Even I, who have no appreciation for this Khalifa guy, was pretty miffed when I heard that the follow-up to such a banging show last year (Taking Back Sunday, 3oh!3, Jack's Mannequin, The Maine) was the opposite of what I expected.
And the proclamation that Nest Fest and Eaglepalooza weren't going to be genre-specific anymore seemed like a fishy excuse to get out of booking a less-popular rock artist so that they could book a sure-to-sellout hip-hop artist.
As it turns out, though, the PB did have an extensive list of rock bands they tried to book before turning to Khalifa.

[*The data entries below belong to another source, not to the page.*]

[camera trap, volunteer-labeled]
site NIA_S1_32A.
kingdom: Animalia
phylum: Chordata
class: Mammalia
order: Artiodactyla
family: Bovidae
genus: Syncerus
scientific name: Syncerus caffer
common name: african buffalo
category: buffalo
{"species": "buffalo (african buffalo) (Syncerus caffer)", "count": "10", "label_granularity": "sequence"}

Their press release notes Paramore (awesome), A Day to Remember (insane), Skrillex and Maroon 5.
While I initially perceived a lack of effort by the PB to book anyone but the most mainstream rock artists, when I sat down with concert director Melissa Khayata and saw the rest of the artists they tried to book, I was floored.

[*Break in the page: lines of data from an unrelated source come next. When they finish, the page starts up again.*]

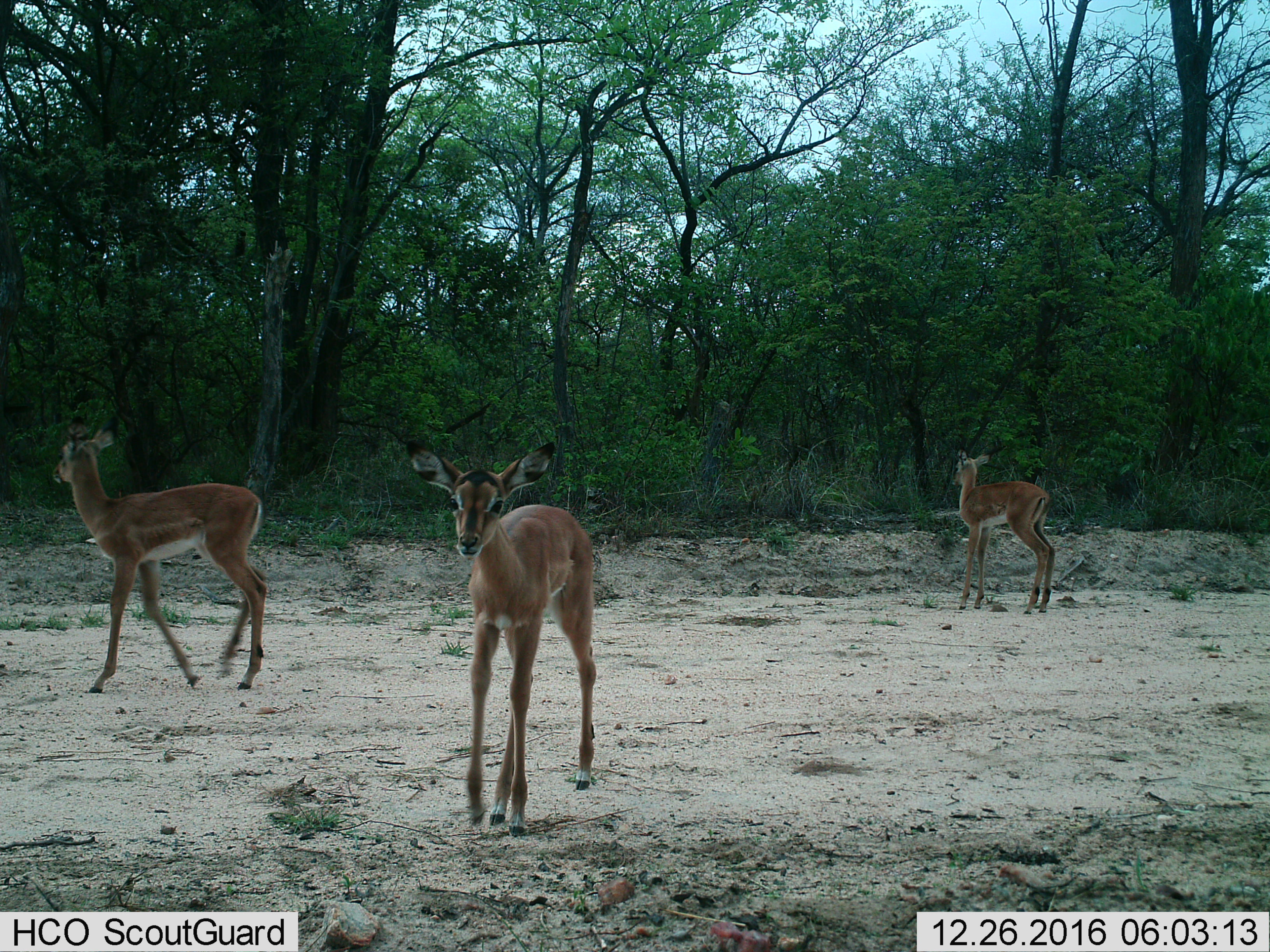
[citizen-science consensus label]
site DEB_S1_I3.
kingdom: Animalia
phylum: Chordata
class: Mammalia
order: Artiodactyla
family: Bovidae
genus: Aepyceros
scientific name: Aepyceros melampus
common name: impala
Impala (Aepyceros melampus), count 3. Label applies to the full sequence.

Personal favorites such as All Time Low, Blink 182, Cobra Starship and All-American Rejects joined names like Korn, Slipknot, 30 Seconds to Mars and Cage the Elephant.

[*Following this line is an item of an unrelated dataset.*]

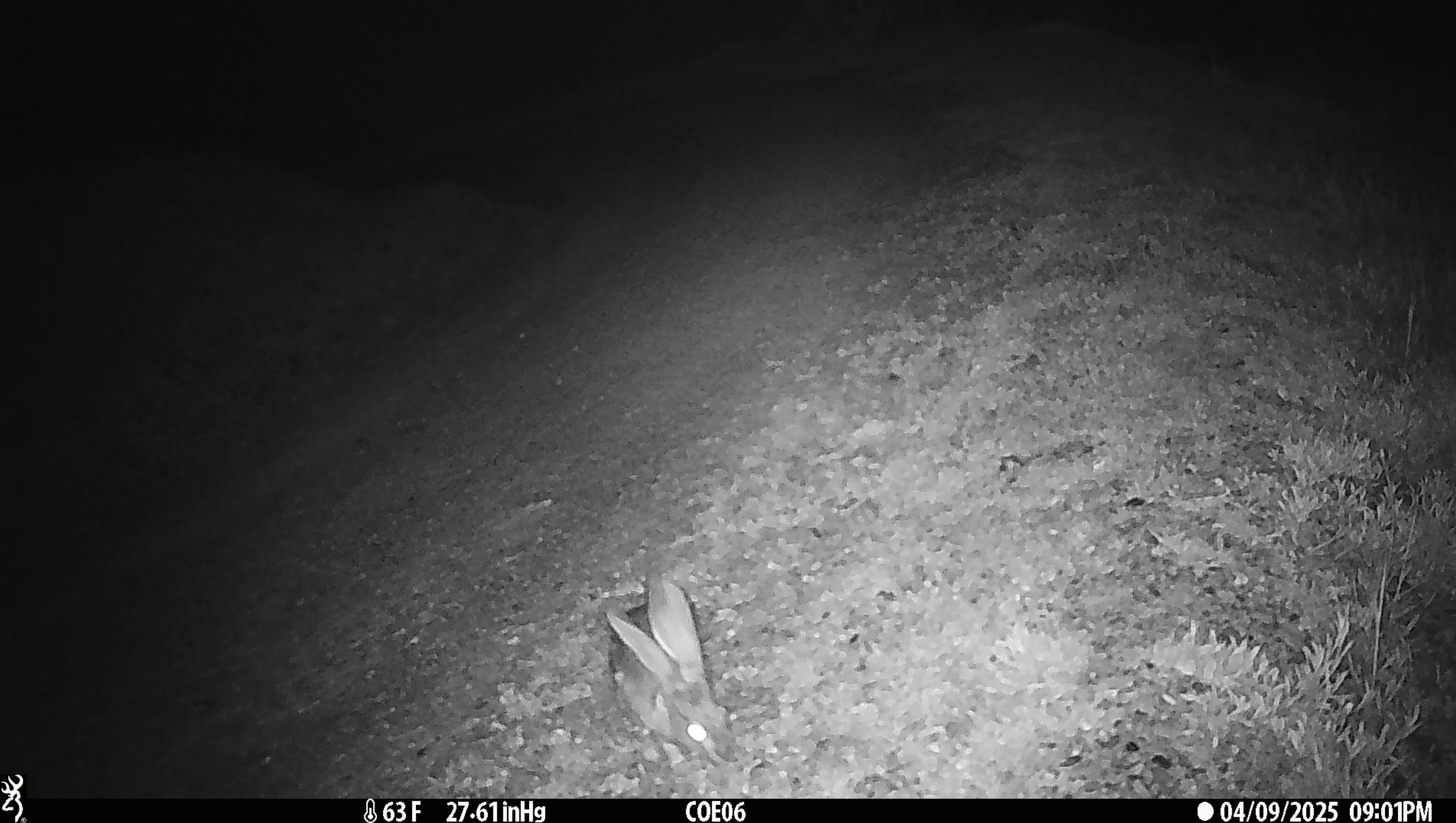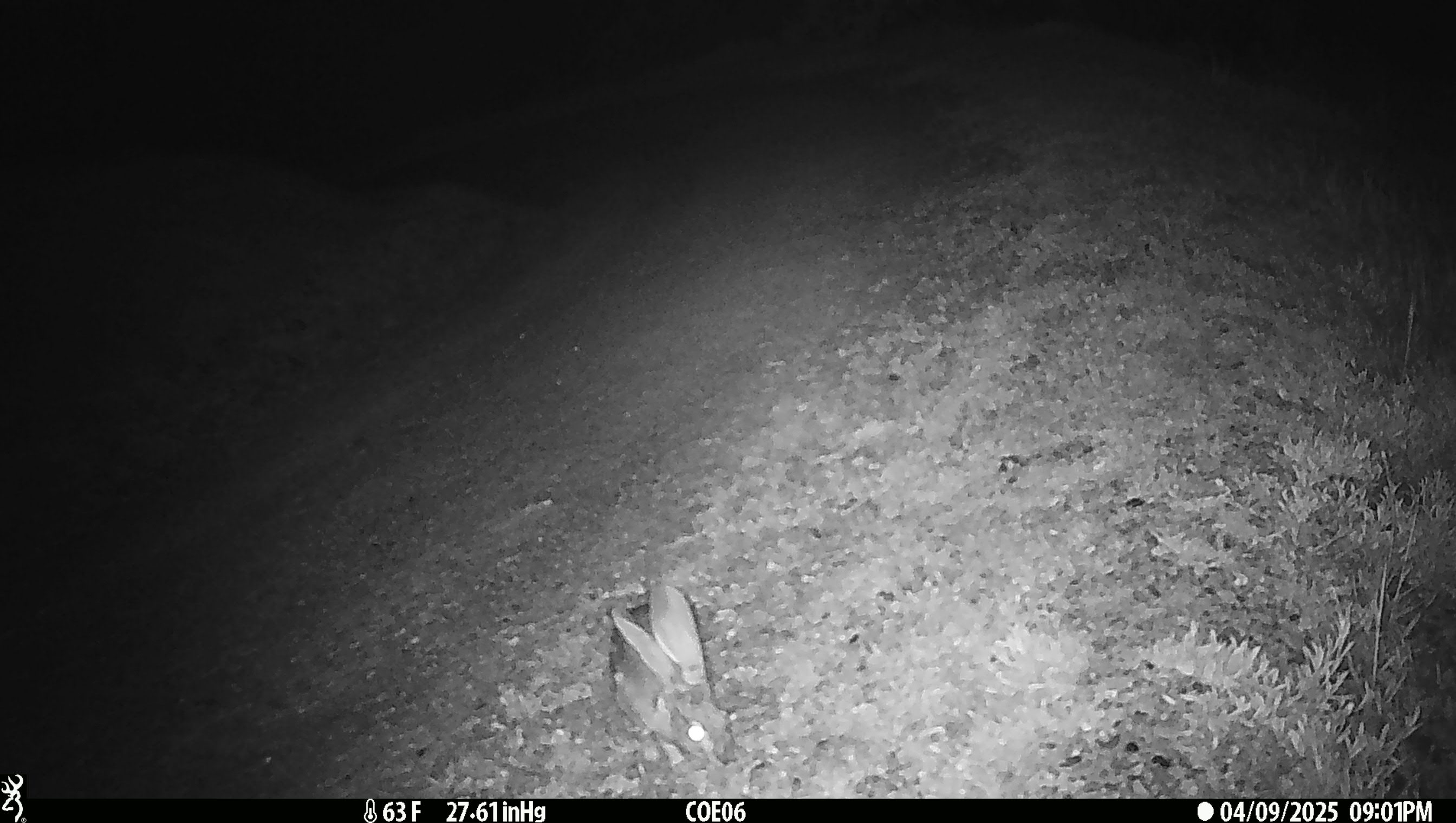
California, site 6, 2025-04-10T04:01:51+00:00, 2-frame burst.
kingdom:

Even ska-punk mainstays Less Than Jake and Reel Big Fish were considered, and it's a shame they couldn't have been booked because both are quite the hoot live.
According to Khayata, all of the artists on the list fell through, either because they were already booked or weren't available. Khalifa came up as a potential alternative, but there wasn't much time to act—they went ahead and booked him.
Just days later, the Australian music festival that had sucked up a lot of the other acts tried to get Khalifa. And the PB is expecting the show to be huge.
"There has been some negativity and we don't want people to be upset with it because we want to try to please as many students, but at the same time we've had the largest number of positive reactions to this concert than any other," Khayata said.
But there were vocal critics of the decision all over Facebook and Twitter. Mainstream music, a category that Khalifa easily qualifies for, has a particular quality in that it attracts the most vehement critics, who often accuse artists of being sellouts or talentless or x other baseless claim.
I try to be less haughty as I clutch vinyl records of much less glamorous bands. After all, I'm used to driving hours outside of Fort Myers to get to any sort of interesting concert.
Let's be honest: Fort Myers is hardly a concert town. There's the 99Xmas Ball, of which I'm no big fan of, FGCU's concerts, a few good Germain ones, and that about covers it. It makes sense that the PB would grab the artists that are most likely to sell student tickets because it's one of the few shots they have to bring activity here.
The numbers don't lie, either. According to records, the PB spent $159,000 solely on booking costs for last year's Nest Fest, which sold a total of 3,403 tickets. However, they spent $96,500 on booking costs for Pit Bull, Travis Porter and Na Palm, and Eaglepalooza sold nearly double the amount of tickets at 6,686. You can say that Pit Bull is a classless hooligan, but he really sells tickets. Last year's Nest Fest sounds like an experiment gone wrong.
"We had trouble getting a good rock artist and that's why we went with the underground," Khayata said about the 2011 Nest Fest. "We figured it would bring in a different crowd, which in a way it did, but at the same time the attendance wasn't what we expected."
For people like me who think a two-hour drive to a concert is a blessing, Nest Fest's unappealing lineup doesn't matter much in the long run. I would have liked to see some more rock acts considered before jumping on Khalifa, though.
I could envision bands such as Anberlin, Underoath or Mayday Parade (all of which are Florida bands) making a stand, in addition to out-of-state acts such as Linkin Park, Rise Against or System of a Down.